* **Your assignment**
All lines from the one containing "content_type: text/html;charset=utf-8" to the end of the entries below must be output exactly, and no other lines.

* **Information**
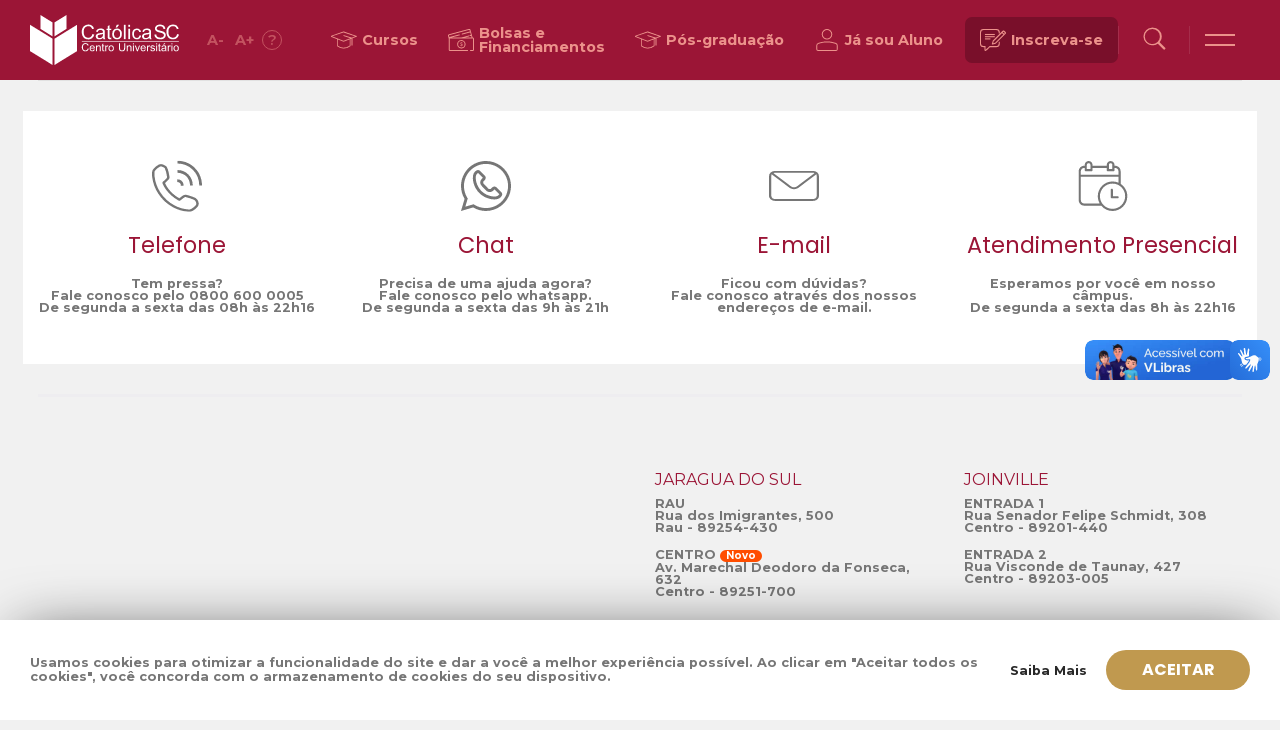

--- FILE ---
content_type: text/html;charset=utf-8
request_url: https://pageview-notify.rdstation.com.br/send
body_size: -74
content:
f4f548fb-ffa9-4e18-add7-c5b05e332e2a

* **Result of the exercise**
content_type: text/html;charset=utf-8
request_url: https://pageview-notify.rdstation.com.br/send
body_size: -74
content:
f4f548fb-ffa9-4e18-add7-c5b05e332e2a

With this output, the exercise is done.